Wild horse advocates say the agency’s estimates of mustang populations and rangeland health are a shell game in which the wild horses are always the losers. They argue the agency fences them off from water and then removes them because they are thirsty.
“They are consistently whittling down the numbers of wild horses and burros on the range,” said Craig Downer of Minden, a wildlife biologist and wild horse advocate. “In practice (the BLM) is creating a monopoly use for cattle.”
He said the agency’s management practices, which he said overestimate horse numbers and their effects on the environment, are used to justify the removal of so many horses that the herds are in danger of dying out due to stress on their gene pool.
“(Range managers) are creating a desperate situation for the animals,” Downer said. “They are going in and gutting the herds, creating a crisis that wasn’t there before.”
The BLM’s goal, he said, is to reduce the wild horses to a token presence in a few areas, contrary to the mission of the 1971 federal law that protected wild horses and was passed to insure their existence as free-roaming icons of the West.
Herd Areas Shrink
That law designated more than 51 million acres for the wild horse and burro herds, but over the past 40 years the designated herd areas have been reduced to about 31 million acres.
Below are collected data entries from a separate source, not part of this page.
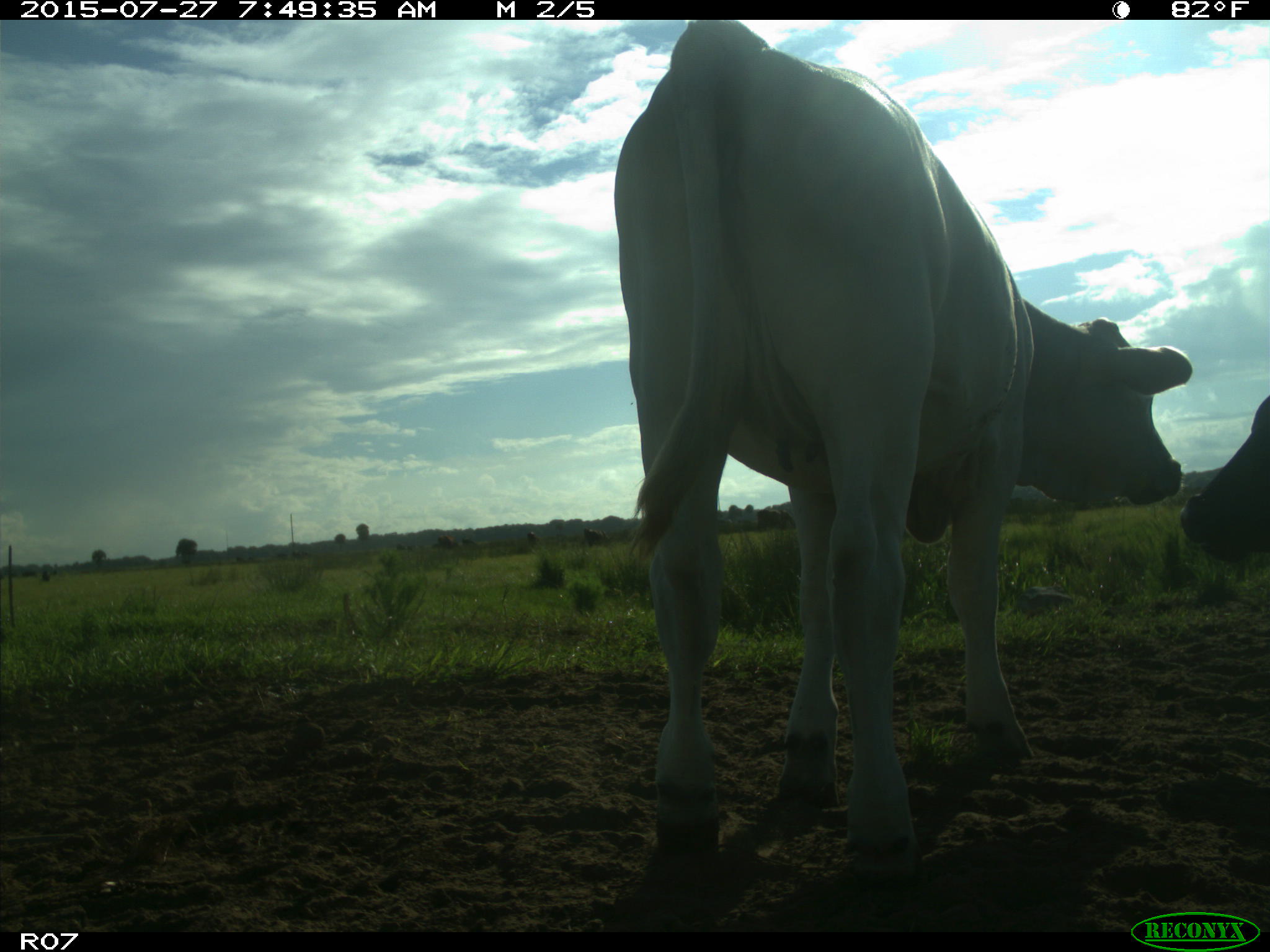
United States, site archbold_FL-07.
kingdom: Animalia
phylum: Chordata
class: Mammalia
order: Artiodactyla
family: Bovidae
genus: Bos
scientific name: Bos taurus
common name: domestic cow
Bos taurus (domestic cow).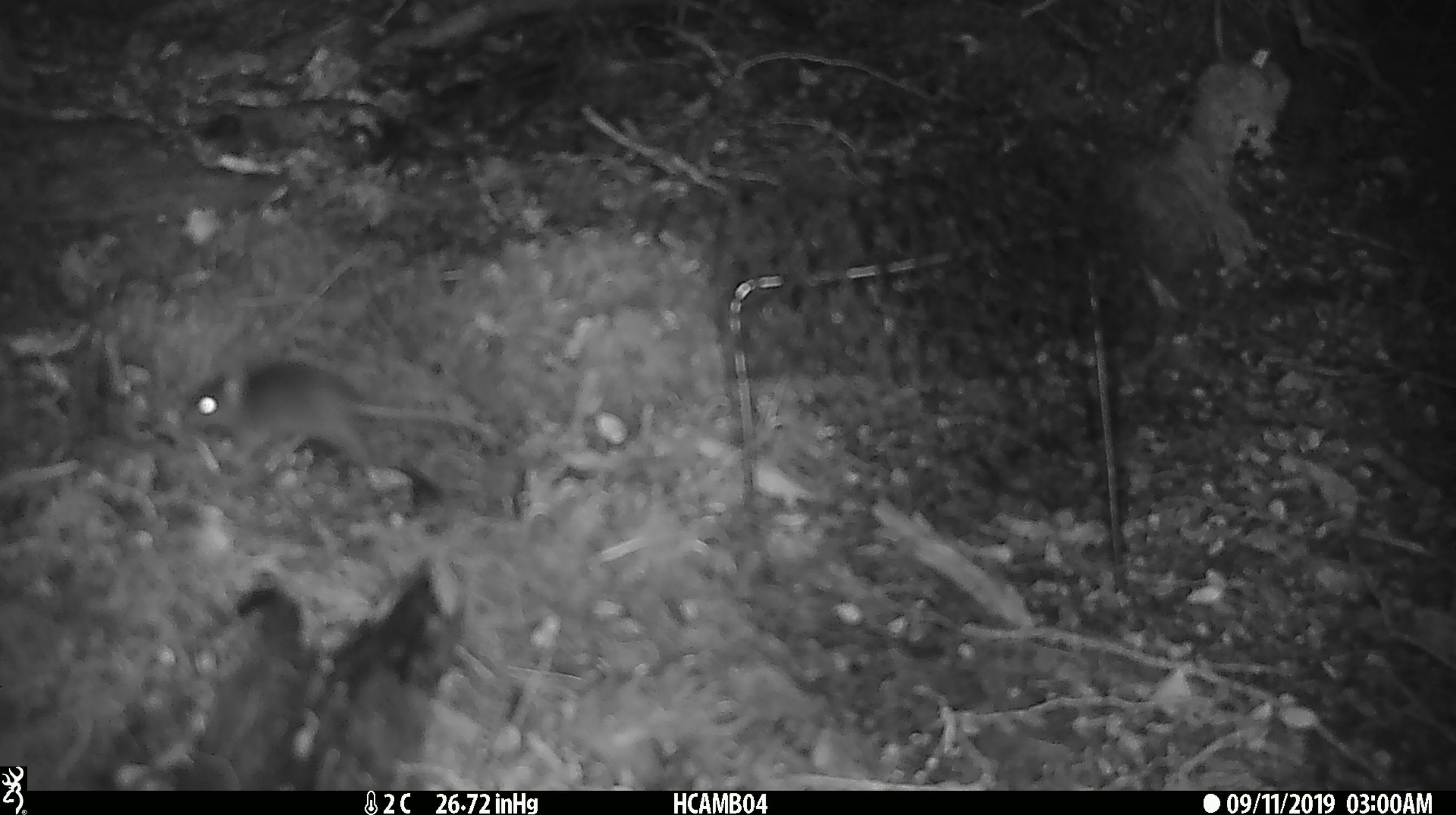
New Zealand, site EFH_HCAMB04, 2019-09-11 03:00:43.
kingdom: Animalia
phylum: Chordata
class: Mammalia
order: Rodentia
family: Muridae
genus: Mus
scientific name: Mus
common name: mouse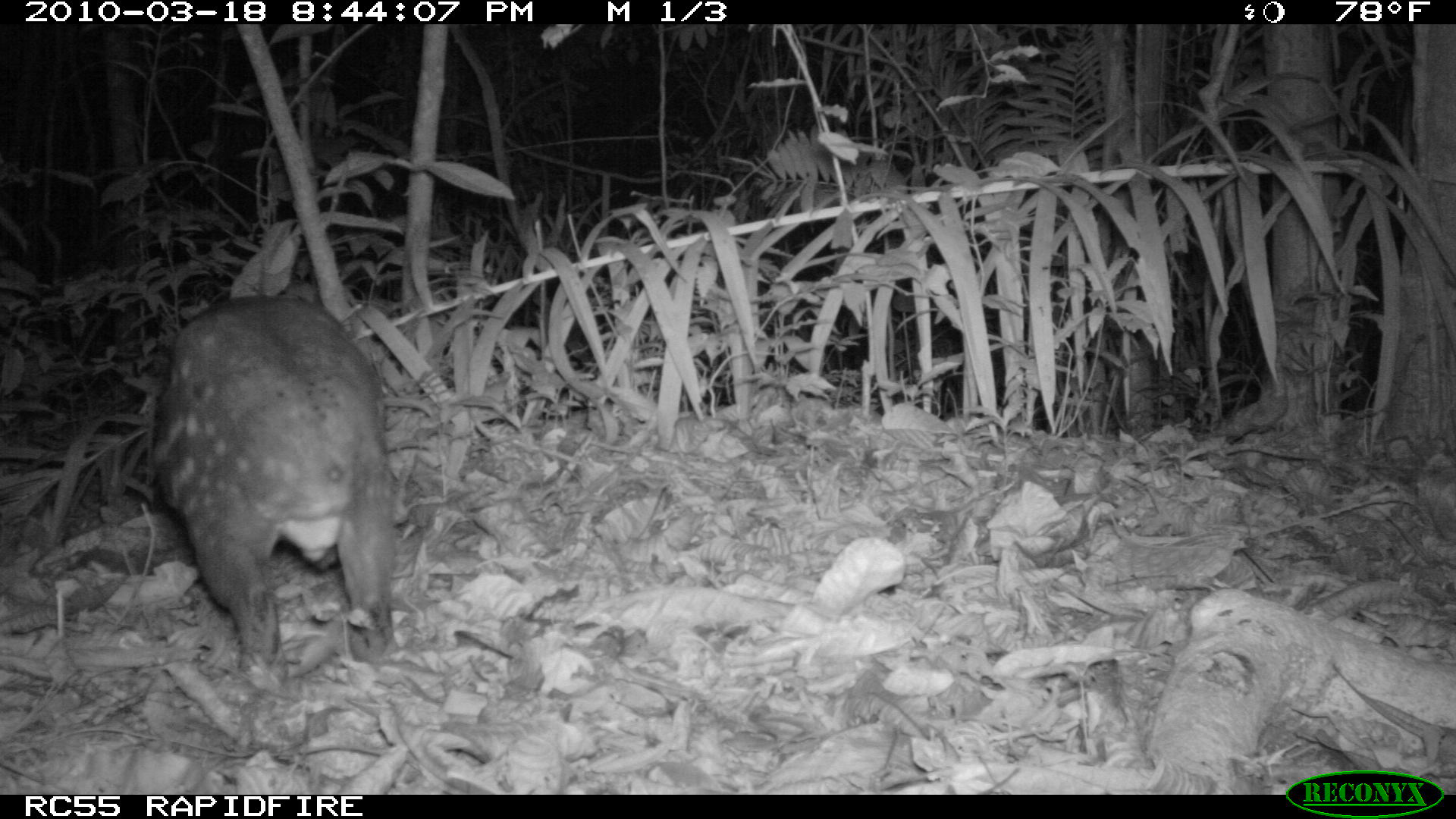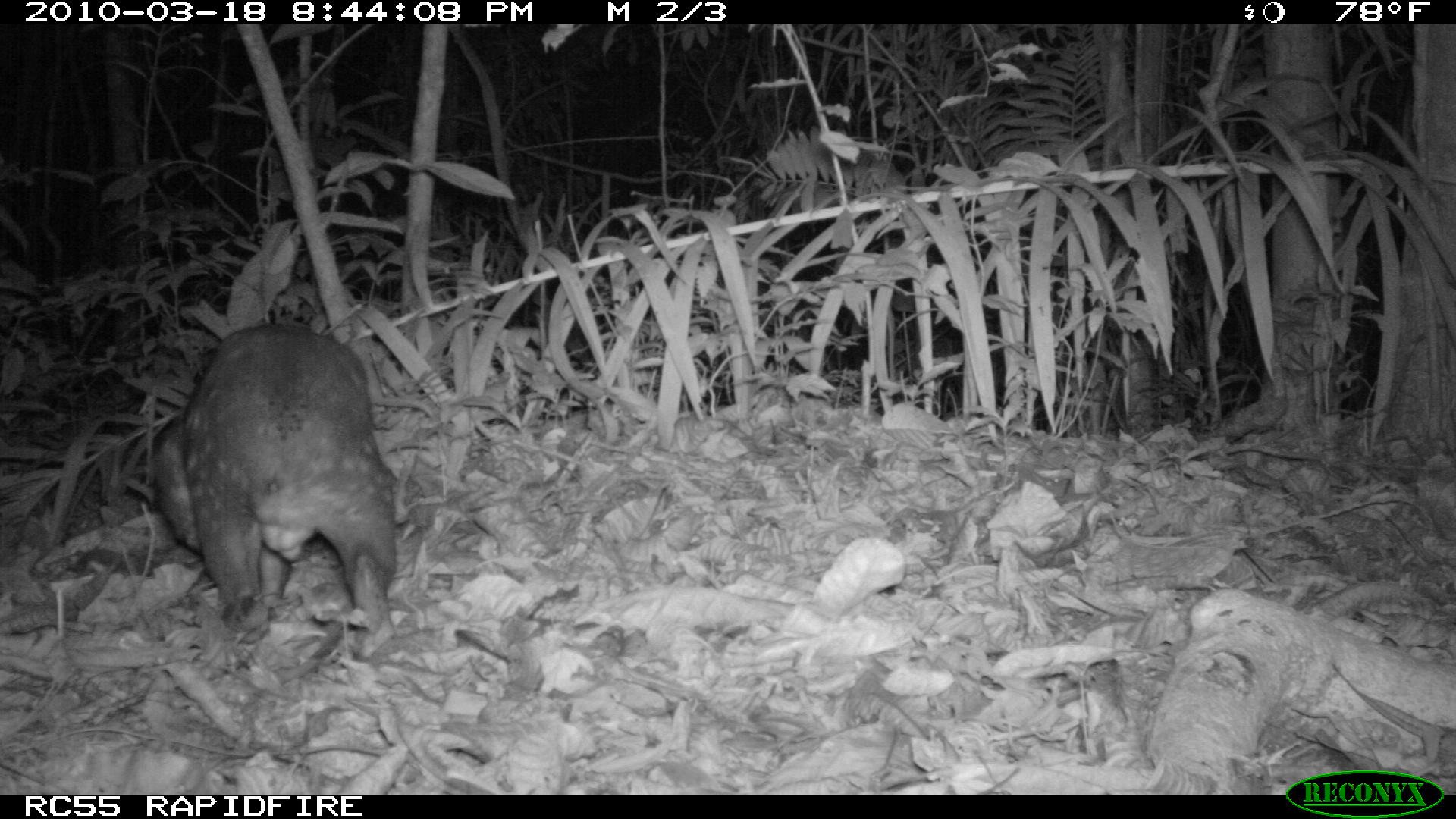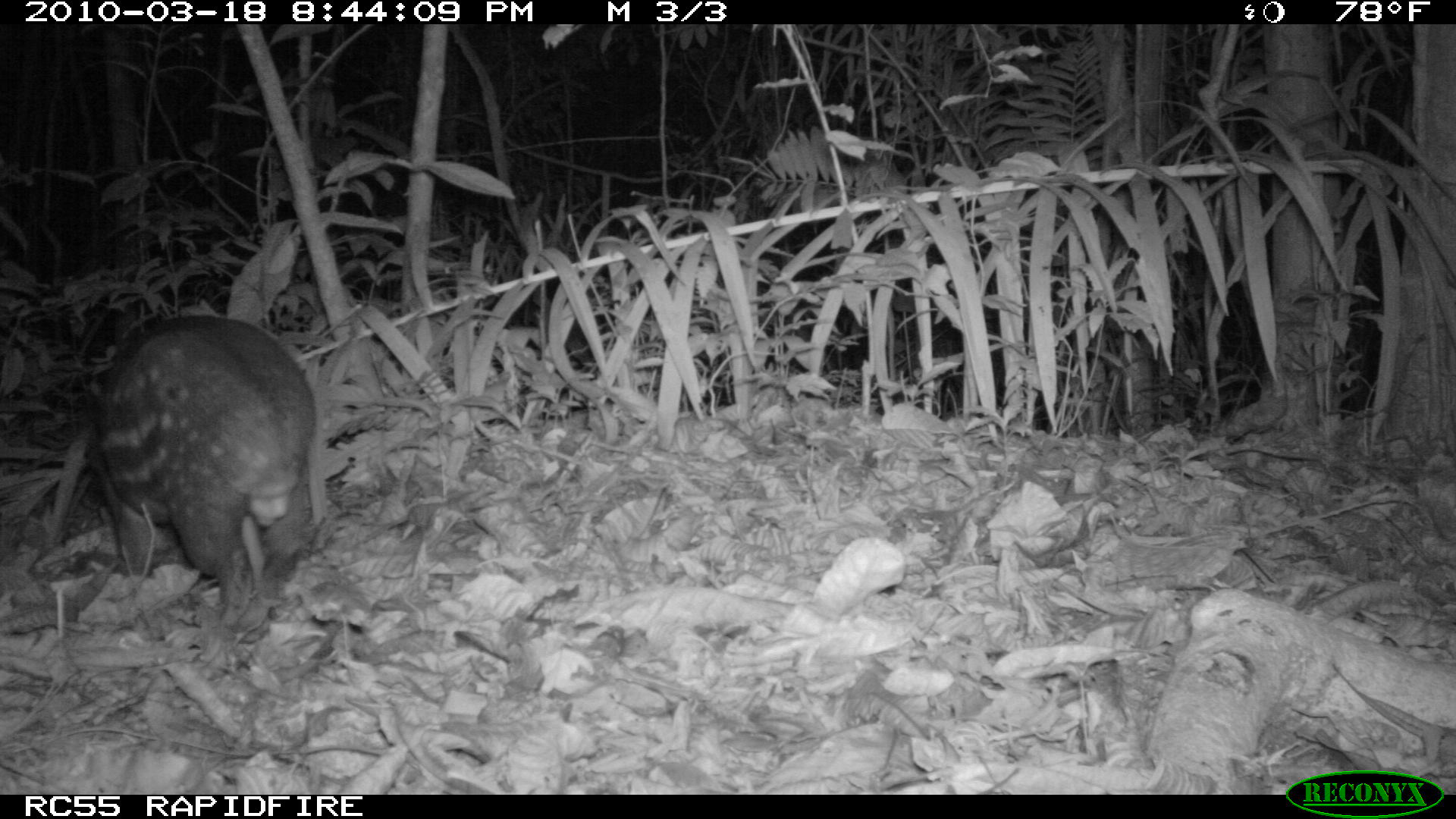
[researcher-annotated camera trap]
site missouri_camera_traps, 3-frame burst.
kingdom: Animalia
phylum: Chordata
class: Mammalia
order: Rodentia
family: Cuniculidae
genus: Cuniculus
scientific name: Cuniculus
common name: paca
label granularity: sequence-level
In three states, the herd areas have lost more than 50 percent of their acreage, including an 83 percent decrease in Montana. In Nevada, herd areas have been reduced 36 percent.
The government says most of those reductions were needed to provide an ecological balance.
Federal plans now call for $42 million to be used to purchase pasture land in the Midwest, where Western horses will be shipped and displayed to the public.
That’s an anathema to horse advocates, who want some of the captured horses placed on the designated herd areas where no equines now roam.
“How about putting the mustangs back out on the lands where BLM zeroed them out?” asked Eric Wright, a Nevada photographer. “BLM can’t even explain what happened to the millions of acres where wild horses were to be managed. Just last fall, they completely zeroed out 12 herds outside of Ely, lands where mustangs have roamed for centuries. Now the land is suddenly ‘inappropriate for wild horses,’ but still appropriate for some thousands of head of cattle.”
Heather Emmonds, BLM spokeswoman in Reno, said about 4 million acres of the original designated herd areas in the West were state or private land and not under federal control. Of the remaining 15 million acres, the government removed the land from wild horse management because of an absence of sufficient forage or water, the transfer of land to other federal agencies, conflicts with other uses or with wildlife including endangered species, or responded to the “economic infeasibility” of managing herds over a wide expanse of land.
Enough horses will be left to maintain genetic viability of the remaining herds, the BLM says.
Horse activists argue government managers subverted the law.
“When they want reasons to reduce herd areas they find them,” Downer said. “I’m very bothered by their dishonesty, by the way that they disseminate disinformation, and the public should be bothered by that, too.”
He said the 1971 law proved the American people want the horses to stay on the public land. Americans should pay attention to what’s happening to a national symbol and fight against the extinction of the wild horse herds, he said.
The herds must, Downer said, “forever remain wild and free.”